- ZIEL 1 -
Ändere in den Datensätzen alles von der Zeile mit „What is the distance of“ bis hinunter zur Zeile mit „4. the aircraft door at point 405,437“, beide Zeilen eingeschlossen, indem du „corrugated roof“ durch „metal roof“ ersetzt. Gib nur diese Zeilen zurück, ansonsten unverändert.

- SEITENAUSZUG -
_ _ _

Die beklagte Partei ist schuldig, der klagenden Partei deren mit EUR 2.316,48 (darin enthalten EUR 386,08 USt) bestimmte Rekursbeantwortungskosten binnen 14 Tagen zu ersetzen.
Der Revisionsrekurs ist jedenfalls unzulässig.
Text
B e g r ü n d u n g:
Die Klage (ON 1) und der Auftrag zur Erstattung einer Klagebeantwortung (ON 2) wurden der Beklagten am 16.4.2024 zugestellt.
Am 31.5.2024 erließ das Erstgericht auf Antrag des Klägers (ON 3) ein Versäumungsurteil (ON 4), das der Beklagten am 5.6.2024 zugestellt wurde.
In ihrem am 11.11.2024 (ON 7) eingebrachten Schriftsatz beantragte die Beklagte die Bewilligung der Wiedereinsetzung in den vorigen Stand gegen die Versäumung der Frist zur Erstattung der Klagebeantwortung, in eventu gegen die Versäumung der Frist zur Erhebung des Widerspruchs gegen das Versäumungsurteil. Gleichzeitig erhob sie Widerspruch, erstattete eine Klagebeantwortung und verkündete der C* GmbH den Streit. Zwar seien der Auftrag zur Erstattung einer Klagebeantwortung und das Versäumungsurteil wirksam zugestellt worden, doch habe die zuständige Mitarbeiterin diese Dokumente verlegt und keine entsprechenden Veranlassungen getroffen. Bei der Beklagten sei betreffend Poststücke und andere administrative Agenden ein effizientes, gut organisiertes und nachhaltig funktionierendes System implementiert; da es bislang nur sehr selten zu gleichartigen Versäumnissen gekommen sei, falle der Beklagten höchstens ein minderer Grad des Verschuldens zur Last. Vom gegenständlichen Zivilverfahren habe die Beklagte erst am 28.10.2024 Kenntnis erlangt, als ein Auftrag zur Drittschuldnererklärung zugestellt worden sei, den das BG Döbling in dem an diesen Zivilprozess anknüpfenden Exekutionsverfahren erlassen hatte.

_ _ _

- BEREITGESTELLTES MATERIAL -
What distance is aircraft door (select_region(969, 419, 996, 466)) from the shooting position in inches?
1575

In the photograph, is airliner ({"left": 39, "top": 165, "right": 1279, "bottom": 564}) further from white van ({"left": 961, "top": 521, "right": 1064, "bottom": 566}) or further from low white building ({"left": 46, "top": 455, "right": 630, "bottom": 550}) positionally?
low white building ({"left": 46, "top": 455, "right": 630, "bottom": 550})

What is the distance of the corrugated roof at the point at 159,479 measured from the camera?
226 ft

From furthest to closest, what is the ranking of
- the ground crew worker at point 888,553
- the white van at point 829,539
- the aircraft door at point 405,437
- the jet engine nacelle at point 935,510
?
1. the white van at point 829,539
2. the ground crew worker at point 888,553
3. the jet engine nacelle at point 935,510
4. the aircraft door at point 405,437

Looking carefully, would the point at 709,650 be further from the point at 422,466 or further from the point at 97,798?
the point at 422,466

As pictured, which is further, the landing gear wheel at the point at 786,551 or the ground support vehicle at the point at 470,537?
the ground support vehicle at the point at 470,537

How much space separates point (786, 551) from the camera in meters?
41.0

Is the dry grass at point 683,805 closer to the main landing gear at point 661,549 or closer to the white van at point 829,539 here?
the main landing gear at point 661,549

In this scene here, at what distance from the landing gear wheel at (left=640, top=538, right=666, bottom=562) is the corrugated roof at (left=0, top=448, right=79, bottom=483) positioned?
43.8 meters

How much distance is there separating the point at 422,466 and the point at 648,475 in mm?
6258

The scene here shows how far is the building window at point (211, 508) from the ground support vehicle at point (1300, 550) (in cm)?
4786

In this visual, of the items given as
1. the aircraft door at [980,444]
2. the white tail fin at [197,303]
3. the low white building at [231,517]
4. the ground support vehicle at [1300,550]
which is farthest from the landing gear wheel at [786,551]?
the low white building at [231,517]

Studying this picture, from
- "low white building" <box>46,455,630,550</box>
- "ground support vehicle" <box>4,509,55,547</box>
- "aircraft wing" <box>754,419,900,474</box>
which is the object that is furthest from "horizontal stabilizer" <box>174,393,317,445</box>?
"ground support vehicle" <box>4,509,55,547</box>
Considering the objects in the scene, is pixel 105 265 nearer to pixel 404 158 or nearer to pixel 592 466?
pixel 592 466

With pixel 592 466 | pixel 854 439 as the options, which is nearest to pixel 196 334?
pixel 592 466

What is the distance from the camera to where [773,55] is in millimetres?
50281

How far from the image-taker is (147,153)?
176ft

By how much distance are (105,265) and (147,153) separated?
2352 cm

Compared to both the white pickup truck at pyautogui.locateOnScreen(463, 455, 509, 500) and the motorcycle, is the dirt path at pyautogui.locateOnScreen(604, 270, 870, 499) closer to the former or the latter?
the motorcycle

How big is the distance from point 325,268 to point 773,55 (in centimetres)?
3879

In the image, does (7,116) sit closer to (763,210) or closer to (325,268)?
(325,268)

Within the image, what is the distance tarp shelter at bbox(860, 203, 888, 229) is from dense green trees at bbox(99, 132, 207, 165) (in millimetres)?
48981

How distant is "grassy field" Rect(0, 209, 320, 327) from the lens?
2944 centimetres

_ _ _

- ZIEL 2 -
Führe den Seitenauszug zum Wiedereinsetzungsantrag der Beklagten im Anschluss an seinen letzten Satz fort.

- ANTWORT 1 -
What is the distance of the metal roof at the point at 159,479 measured from the camera?
226 ft

From furthest to closest, what is the ranking of
- the ground crew worker at point 888,553
- the white van at point 829,539
- the aircraft door at point 405,437
- the jet engine nacelle at point 935,510
?
1. the white van at point 829,539
2. the ground crew worker at point 888,553
3. the jet engine nacelle at point 935,510
4. the aircraft door at point 405,437

- ANTWORT 2 -
Der Kläger sprach sich in seiner Äußerung vom 19.11.2024 (ON 9) gegen den Wiedereinsetzungsantrag aus.
Mit dem nun angefochtenen Beschluss wies das Erstgericht den Wiedereinsetzungsantrag ab (1.), wies den Widerspruch und die Klagebeantwortung zurück (2. und 3.) und verhielt die Beklagte zum Ersatz der Kosten des Verfahrens über die Wiedereinsetzung (4.).
Ausgehend vom festgestellten Sachverhalt kam der Erstrichter in seiner rechtlichen Beurteilung zum Ergebnis, dass der am 11.11.2024 eingebrachte Wiedereinsetzungsantrag außerhalb der Frist des § 148 Abs 2 ZPO erhoben worden und daher verspätet sei. Auch der Widerspruch und die Klagebeantwortung seien deshalb als verfristet zurückzuweisen.
Dagegen wendet sich der vorliegende Rekurs der Beklagten aus den Gründen der Mangelhaftigkeit des Verfahrens und der unrichtigen Tatsachenfeststellung infolge unrichtiger Beweiswürdigung mit dem Antrag, die bekämpfte Entscheidung dahin abzuändern, dass der Wiedereinsetzungsantrag bewilligt werde; in eventu wird ein Aufhebungsantrag gestellt.
Der Kläger stellt in seiner Rekursbeantwortung den Antrag, diesem Rechtsmittel nicht Folge zu geben.
Rechtliche Beurteilung
Der Rekurs ist nicht berechtigt.
1. Zur Mängelrüge:
1.1. Die Rekurswerberin macht geltend, dass das Erstgericht das Vorbringen der Beklagten zur ihrer Kenntnisnahme vom Verfahren in seiner Beweiswürdigung unerwähnt und unberücksichtigt gelassen habe.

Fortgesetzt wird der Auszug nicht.